STORY: Ukraine’s eastern city of Kharkiv has built dozens classrooms in metro stations to allow pupils to return to school.
Though parts of the city lie less than 20 miles from the Russian border, officials say taking lessons underground will shield pupils from the threat of supersonic Russian missiles fired at short range.
Kharkiv’s schools have been forced to teach online throughout the war as some Russian missiles can reach the city in under a minute.
Before Russia invaded Ukraine in February 2022, Kharkiv was Ukraine’s second biggest city with a population of more than 1.4 million, but it has been badly scarred by fighting.
The 60 schoolrooms created in the city’s metro stations have space for more than 1,000 children to study in-person when the new school year begins in September.
Viktoria Kuznetsova has overseen their implementation.
“We will have desks, an interactive board, wi-fi. Tutors and psychologists will be here. Also, a fire alarm was installed for the children’s safety. Also, the classrooms are sound proof and have ventilation.”

### Records:
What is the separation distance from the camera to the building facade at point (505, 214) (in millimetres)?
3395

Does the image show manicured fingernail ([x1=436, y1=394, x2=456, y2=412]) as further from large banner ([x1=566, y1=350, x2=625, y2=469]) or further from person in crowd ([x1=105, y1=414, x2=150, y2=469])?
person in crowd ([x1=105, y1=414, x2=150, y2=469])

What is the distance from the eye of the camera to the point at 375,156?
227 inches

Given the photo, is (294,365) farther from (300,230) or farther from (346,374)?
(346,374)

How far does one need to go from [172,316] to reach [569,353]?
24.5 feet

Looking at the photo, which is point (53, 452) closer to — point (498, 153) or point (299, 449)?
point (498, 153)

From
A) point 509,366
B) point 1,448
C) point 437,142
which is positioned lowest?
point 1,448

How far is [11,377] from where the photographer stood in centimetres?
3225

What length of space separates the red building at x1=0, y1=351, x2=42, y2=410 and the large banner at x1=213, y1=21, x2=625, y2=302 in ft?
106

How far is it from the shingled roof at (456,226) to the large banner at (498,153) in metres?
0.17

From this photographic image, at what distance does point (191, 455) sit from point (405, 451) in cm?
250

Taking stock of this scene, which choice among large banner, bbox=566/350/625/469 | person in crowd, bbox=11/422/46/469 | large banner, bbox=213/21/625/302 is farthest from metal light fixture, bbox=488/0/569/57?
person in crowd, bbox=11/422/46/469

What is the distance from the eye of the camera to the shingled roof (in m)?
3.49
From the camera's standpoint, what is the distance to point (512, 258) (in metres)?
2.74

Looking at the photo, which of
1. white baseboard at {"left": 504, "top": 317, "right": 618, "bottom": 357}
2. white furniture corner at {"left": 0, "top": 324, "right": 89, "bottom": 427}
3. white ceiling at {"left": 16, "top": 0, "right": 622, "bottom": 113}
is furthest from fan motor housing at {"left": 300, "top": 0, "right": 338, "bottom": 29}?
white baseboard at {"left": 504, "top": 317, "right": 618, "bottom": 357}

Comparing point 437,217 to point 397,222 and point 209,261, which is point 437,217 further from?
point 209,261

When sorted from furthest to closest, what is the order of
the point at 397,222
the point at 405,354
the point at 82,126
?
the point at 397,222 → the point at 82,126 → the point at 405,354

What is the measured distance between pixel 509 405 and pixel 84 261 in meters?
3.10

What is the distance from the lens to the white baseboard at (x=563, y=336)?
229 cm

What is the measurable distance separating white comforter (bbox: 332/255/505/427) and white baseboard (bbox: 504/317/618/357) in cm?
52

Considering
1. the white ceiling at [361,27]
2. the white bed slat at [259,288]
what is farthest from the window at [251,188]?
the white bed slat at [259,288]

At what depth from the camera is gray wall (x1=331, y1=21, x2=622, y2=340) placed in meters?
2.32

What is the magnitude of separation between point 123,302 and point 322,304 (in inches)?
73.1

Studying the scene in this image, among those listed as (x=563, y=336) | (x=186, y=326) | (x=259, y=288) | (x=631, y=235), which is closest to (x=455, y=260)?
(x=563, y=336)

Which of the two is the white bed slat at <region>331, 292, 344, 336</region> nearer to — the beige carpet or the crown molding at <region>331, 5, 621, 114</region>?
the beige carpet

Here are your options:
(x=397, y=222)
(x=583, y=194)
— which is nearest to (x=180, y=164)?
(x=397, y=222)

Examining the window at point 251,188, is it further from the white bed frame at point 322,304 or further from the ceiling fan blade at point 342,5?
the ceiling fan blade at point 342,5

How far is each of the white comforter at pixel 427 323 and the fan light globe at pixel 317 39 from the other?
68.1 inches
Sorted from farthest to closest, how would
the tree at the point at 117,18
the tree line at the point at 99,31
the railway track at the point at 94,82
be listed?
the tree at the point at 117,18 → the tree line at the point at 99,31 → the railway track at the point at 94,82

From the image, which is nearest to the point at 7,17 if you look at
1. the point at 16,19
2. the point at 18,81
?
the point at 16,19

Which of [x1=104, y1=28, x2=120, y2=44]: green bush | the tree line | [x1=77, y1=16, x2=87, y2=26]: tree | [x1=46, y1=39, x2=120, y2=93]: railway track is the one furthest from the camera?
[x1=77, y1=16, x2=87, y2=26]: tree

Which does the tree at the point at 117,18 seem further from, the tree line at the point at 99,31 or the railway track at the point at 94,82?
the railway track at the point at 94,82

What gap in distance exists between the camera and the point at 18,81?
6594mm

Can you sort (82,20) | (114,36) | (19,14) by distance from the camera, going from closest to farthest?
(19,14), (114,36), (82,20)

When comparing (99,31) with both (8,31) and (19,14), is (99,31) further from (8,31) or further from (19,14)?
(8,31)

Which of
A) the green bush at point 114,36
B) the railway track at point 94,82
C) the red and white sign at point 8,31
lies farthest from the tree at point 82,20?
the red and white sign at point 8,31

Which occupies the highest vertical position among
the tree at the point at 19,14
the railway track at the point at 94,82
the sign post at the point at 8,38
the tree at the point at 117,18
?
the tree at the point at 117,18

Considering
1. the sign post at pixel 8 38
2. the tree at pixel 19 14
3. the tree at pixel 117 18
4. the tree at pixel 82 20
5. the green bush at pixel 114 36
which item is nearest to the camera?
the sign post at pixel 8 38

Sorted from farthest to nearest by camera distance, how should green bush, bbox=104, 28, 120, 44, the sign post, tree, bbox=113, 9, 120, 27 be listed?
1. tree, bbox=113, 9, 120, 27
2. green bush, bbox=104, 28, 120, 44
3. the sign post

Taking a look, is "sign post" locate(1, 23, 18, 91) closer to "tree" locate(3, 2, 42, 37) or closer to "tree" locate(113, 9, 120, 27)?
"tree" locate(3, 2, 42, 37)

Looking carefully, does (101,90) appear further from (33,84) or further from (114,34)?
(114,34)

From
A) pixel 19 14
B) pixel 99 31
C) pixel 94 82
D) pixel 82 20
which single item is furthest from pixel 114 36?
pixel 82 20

### Task instructions:
a. Quote the Kharkiv metro classrooms story word for word, from "STORY: Ukraine’s eastern" up to and including "scarred by fighting.".
b. Write what comes next in the story about Kharkiv's metro classrooms, picking up after its final sentence.

### Answers to the exercise:
a.
STORY: Ukraine’s eastern city of Kharkiv has built dozens classrooms in metro stations to allow pupils to return to school.
Though parts of the city lie less than 20 miles from the Russian border, officials say taking lessons underground will shield pupils from the threat of supersonic Russian missiles fired at short range.
Kharkiv’s schools have been forced to teach online throughout the war as some Russian missiles can reach the city in under a minute.
Before Russia invaded Ukraine in February 2022, Kharkiv was Ukraine’s second biggest city with a population of more than 1.4 million, but it has been badly scarred by fighting.

b.
Iryna Loboda says her school-aged boy needs to be around kids his own age.
“I support the children studying in the subway. They lack socializing. They will be able to socialize with each other, find a common language, communicate. The classes are twice a week, three hours a time. It is not every day. I absolutely support this.”
More than 1,300 schools have been totally destroyed in government-held areas of Ukraine since Russia’s invasion and others have been badly damaged, the U.N. children’s fund UNICEF said on Tuesday (August 29).
Persistent attacks mean that only about a third of school-age children there are attending classes fully in-person and many are forgetting what they have learned, it said.
Around half of Ukraine’s teachers have reported a deterioration in students’ abilities in language, reading and mathematics.
Beyond Ukraine, more than half of the children whose families have fled the conflict to seven countries are not enrolled in national education, UNICEF said, citing language barriers and overstretched education systems.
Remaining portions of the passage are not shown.